En un entorno cotidiano dominado por teléfonos móviles, tabletas, ordenadores y televisores, resulta inevitable que las familias se pregunten cómo influye este consumo digital en el desempeño académico de los niños.

Aunque los pediatras llevan años recomendando limitar el tiempo de exposición a las pantallas, especialmente en edad escolar, la evidencia científica que analiza directamente esta relación sigue siendo limitada. Un equipo multidisciplinar de investigadores canadienses —especialistas en pediatría, nutrición, psiquiatría, neurociencia y bioestadística— ha abordado esta cuestión en profundidad. Sus conclusiones se publicaron recientemente en la revista de la Asociación Estadounidense de Medicina (JAMA), uno de los referentes internacionales en investigación clínica.

Un estudio con más de 5.000 estudiantes de Primaria

Para comprender mejor el impacto del uso de pantallas, los investigadores analizaron datos de 3.322 alumnos de tercer curso de Primaria y 2.084 de sexto grado.
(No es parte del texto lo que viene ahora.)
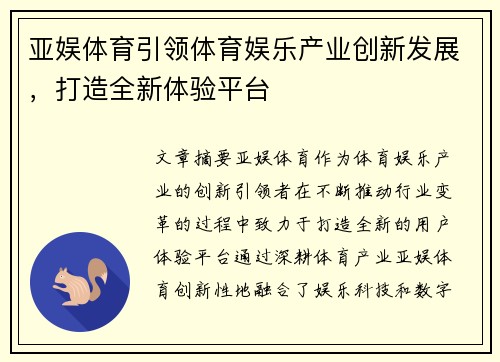 亚娱体育引领体育娱乐产业创新发展，打造全新体验平台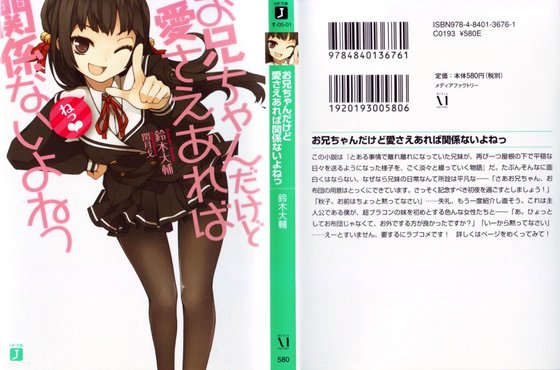 《就算是哥哥只要有愛就沒問題對吧01》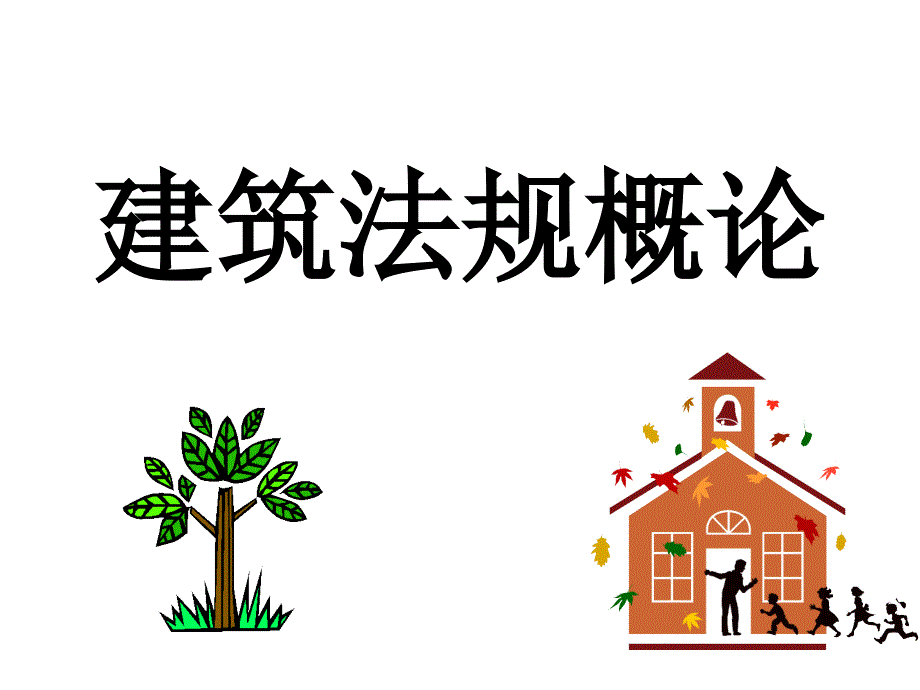 建筑法规概论陈东佐编_第1页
Todos ellos forman parte del proyecto TARGet Kids!, un programa de investigación que recluta participantes en centros de atención primaria de Ontario (Canadá).
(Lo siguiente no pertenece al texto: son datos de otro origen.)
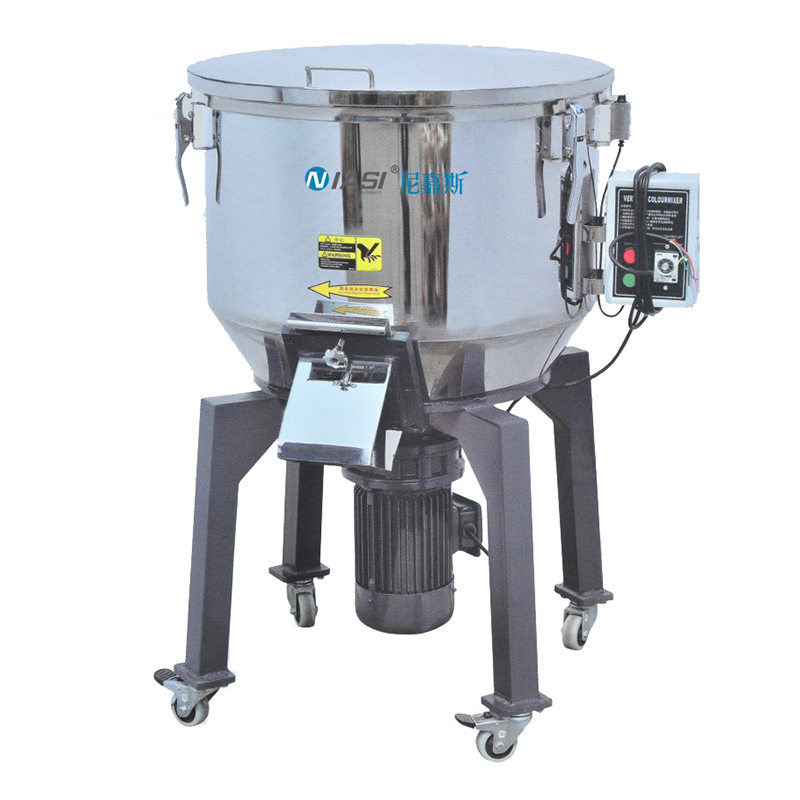 Vertical Feed Mixers Vertical Feed Mixers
Los datos recopilados abarcan un periodo amplio, desde 2008 hasta 2023, y se vincularon con los resultados obtenidos por los estudiantes en las pruebas provinciales estandarizadas de lectura y matemáticas que se realizan al finalizar tercero y sexto de Primaria. Además, los padres proporcionaron información detallada sobre el tiempo total que sus hijos pasaban frente a pantallas, distinguiendo entre televisión, medios digitales y videojuegos.

Más pantallas, peores resultados: lo que revela la evidencia

Los hallazgos del estudio muestran una asociación clara: cuanto mayor es el tiempo total frente a pantallas, peor es el rendimiento en lectura y matemáticas. Esta relación se observó especialmente en el consumo de televisión y medios digitales. En el caso de los videojuegos, el impacto fue más específico. Entre los alumnos de tercer curso, un mayor uso se relacionó con una disminución de la habilidad lectora.

En las niñas de ese mismo nivel, además, se detectó un descenso en el rendimiento matemático. Para los autores, estos resultados refuerzan la necesidad de promover intervenciones tempranas que reduzcan la exposición excesiva a las pantallas y fomenten hábitos digitales más saludables, con el objetivo de mejorar el desempeño escolar desde las primeras etapas educativas.

Más allá del tiempo de uso: la importancia del contenido y el contexto

Aunque las guías clínicas de diversas sociedades científicas continúan recomendando límites diarios de exposición, los expertos subrayan que el debate actual va más allá de la cantidad de horas. Cada vez se reconoce más la relevancia de la calidad del contenido consumido y del contexto en el que se utilizan las pantallas. Aspectos como el tipo de programa o aplicación, el uso educativo o recreativo, la presencia de adultos que acompañen la actividad y el papel de las pantallas en el entorno escolar pueden influir de manera significativa en el impacto final sobre el aprendizaje.

Por ello, los investigadores consideran fundamental que los estudios futuros analicen estas dimensiones de forma más exhaustiva, con el fin de generar recomendaciones más precisas y útiles para familias, docentes y responsables de políticas educativas.

Hacia recomendaciones más completas y adaptadas a la realidad actual

El estudio canadiense aporta evidencia relevante en un campo donde aún quedan muchas preguntas por responder. Sus autores insisten en que comprender cómo interactúan el tiempo, el contenido y el contexto del uso de pantallas permitirá diseñar pautas más ajustadas a las necesidades reales de los niños y contribuir a mejorar su rendimiento académico. En un mundo cada vez más digital, la clave no será únicamente limitar, sino también orientar y acompañar el uso de la tecnología desde edades tempranas.